Before Flint can respond, a thunderous crash resounds throughout the supermarket. Both Flint and the girl look over to the front entrance, where the giant Darth Vader Coca-Cola statue has toppled to the ground. The individual bottles all take some time fall, each thud loud and reverberating on top of one another. The noise is so tumultuous, the chaos so sudden, that no one notices when the alarm goes off as Silver walks out the door.
All the bottles, now on the ground, start to fizzle like dynamite, which is finally what gets the few supermarket employees working this time of night to stop staring at the carnage in disbelief and start running towards it.
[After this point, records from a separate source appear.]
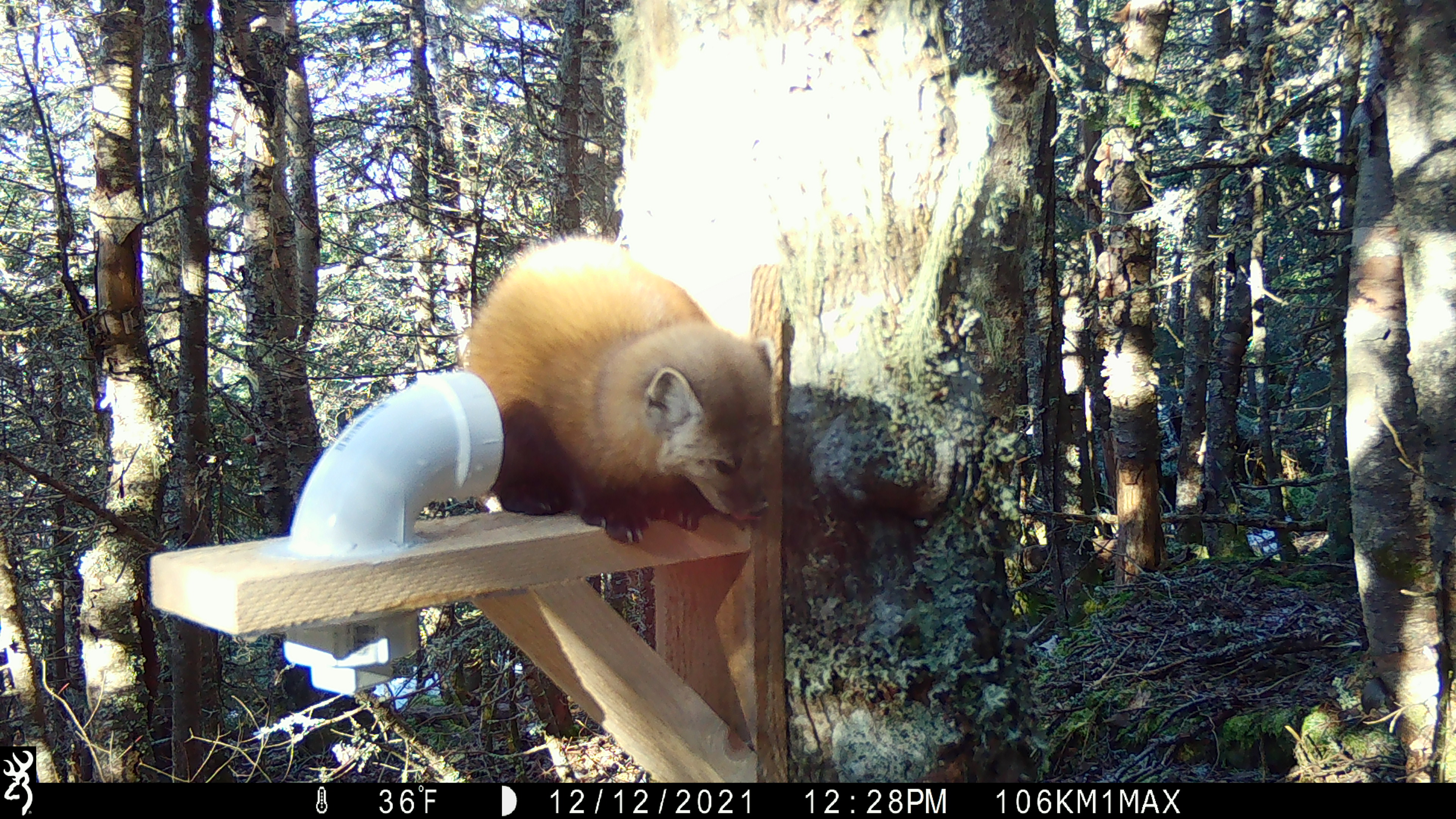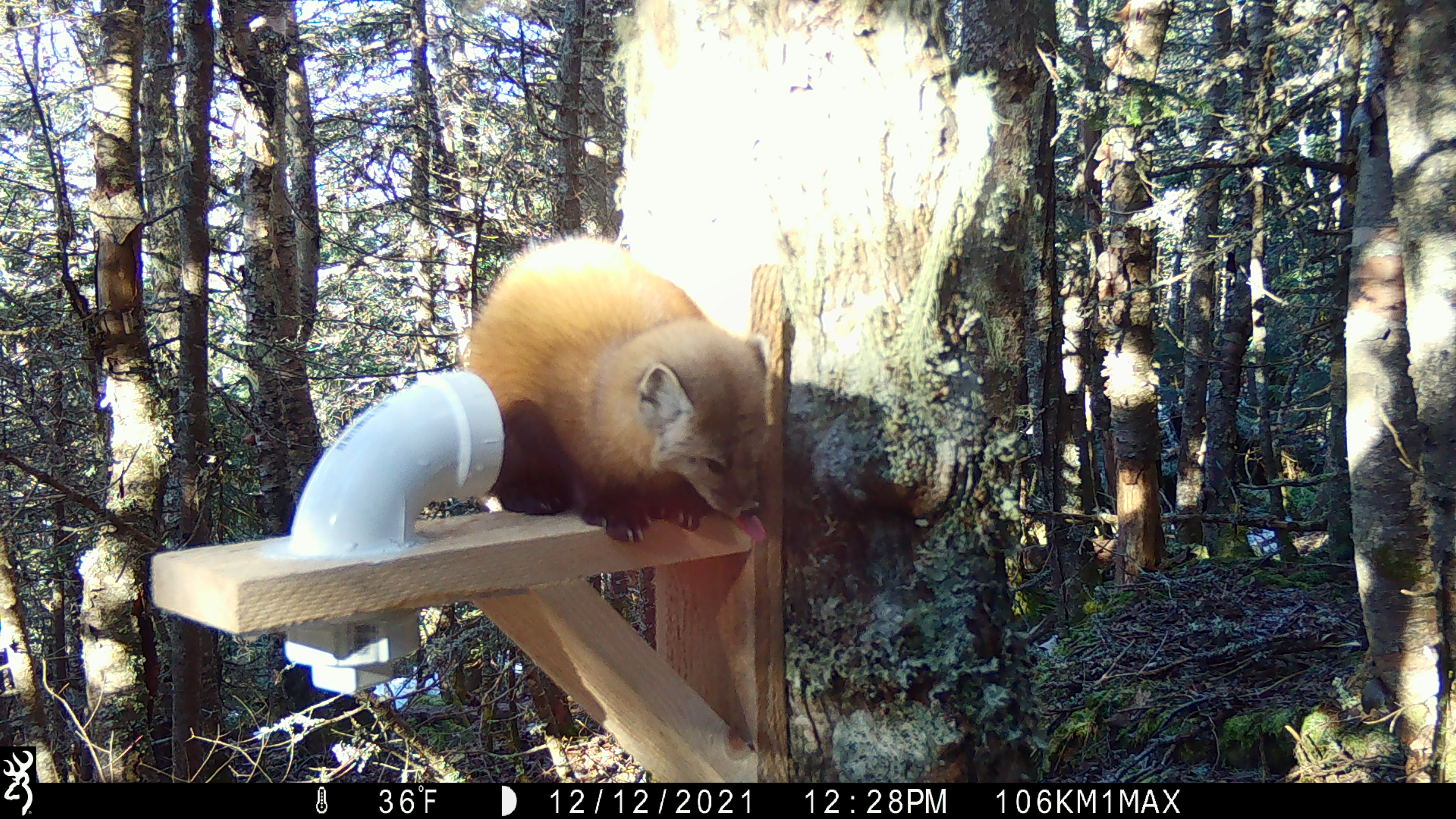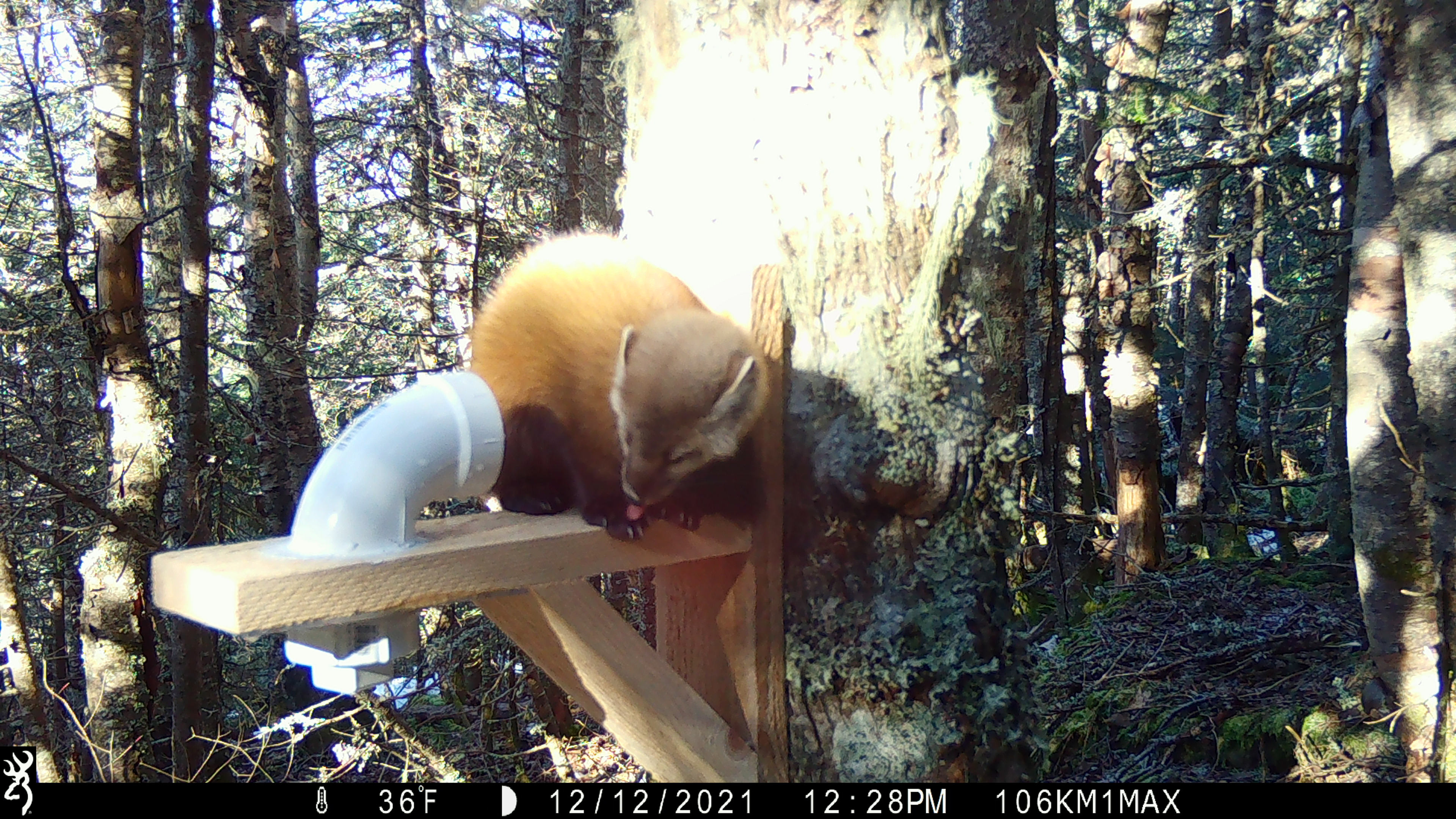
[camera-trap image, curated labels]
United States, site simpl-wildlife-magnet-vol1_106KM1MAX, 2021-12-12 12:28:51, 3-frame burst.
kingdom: Animalia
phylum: Chordata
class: Mammalia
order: Carnivora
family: Mustelidae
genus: Martes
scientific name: Martes americana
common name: american marten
The cashier stares blankly at it, mouth hanging open. Flint says, “Cash, please” slaps a couple bills on the counter, puts his milk carton into a plastic bag, and says, “Have a nice night.”
He heads towards the door, sidestepping the two-liter bottles now whizzing across the floor like rockets, soda creeping out onto the tile like an oil spill. Bottles are tumbling out the sliding doors with him, so no one bothers him when he walks out to the sound of alarms, too. Outside, a dog is tied to a nearby bicycle rack, and is helpfully barking at all the noise coming from inside, perfecting the din.
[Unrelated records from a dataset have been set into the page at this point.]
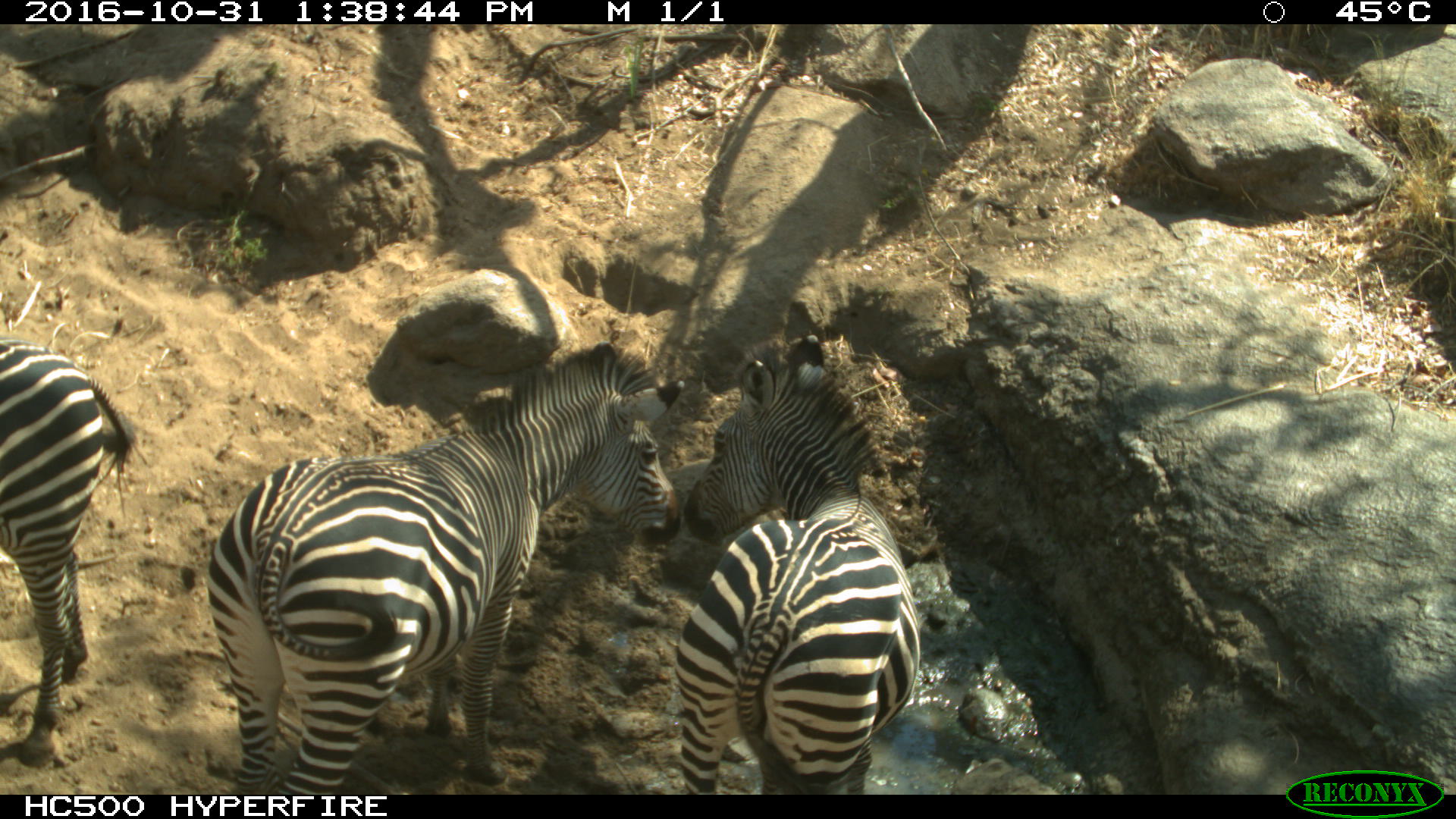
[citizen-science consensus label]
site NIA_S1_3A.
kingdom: Animalia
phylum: Chordata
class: Mammalia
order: Perissodactyla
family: Equidae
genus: Equus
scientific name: Equus quagga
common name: plains zebra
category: zebraplains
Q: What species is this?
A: Zebraplains (plains zebra) (Equus quagga).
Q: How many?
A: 3.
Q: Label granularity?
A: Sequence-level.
Silver is waiting by the car, removing the last item from his jacket – the cereal. Everything else is lined up on the roof of the car: tortilla chips, bread, a package of cheese, four different types of pasta, a can of grated parmesan, two brands of cookies, a guacamole seasoning mix, a fucking cucumber, and a fucking bag of frozen chicken nuggets.
“You have the keys,” Silver says, taking the bag of milk off Flint.
Flint opens the trunk and they put everything inside, along with the bottles of shampoo and conditioner, avocados, popcorn, tomatoes, onions, zucchini, a few tins of cat food, two chocolate bars, three packets of gum, a couple cans of soup, and a magazine Silver likes, that Flint had fit into his sweatshirt.
“Was it a big mess?” Silver asks. “I feel kind of bad.”
“It gave them something to do,” Flint says. “You can send them an apology note if you want.”
Silver grabs a pack of gum before shutting the trunk. “I’m driving,” he says, snatching the keys and moving around to the driver’s side. Flint doesn’t argue. Even with only one leg, Silver’s a better driver. He’s afraid to drive on the highway, never uses his turn signal, and has never parked inside the lines once in his entire goddamn life, but at least he doesn’t regularly endanger their lives.
Flint understands the need for speed limits, but feels they’re more for people who just can’t handle it.
When he slides into the passenger seat, he waits for Silver to turn on the car so he can slide the window open. The night air is cool on his face as Silver slowly backs out of the space, the smell of spearmint coming strong from Silver’s mouth. He can’t hear any sirens, any calls for them to come back right now. Only the faint sound of a dog continuing to bark fills the air.
Flint closes his eyes and smiles. “Werewolf.”
It only takes a second for Silver to respond, his voice lower. “There.”
“What?”
“There wolf,” says Silver, easing them out of the grocery store parking lot. He places his hand on Flint’s thigh. “There castle.”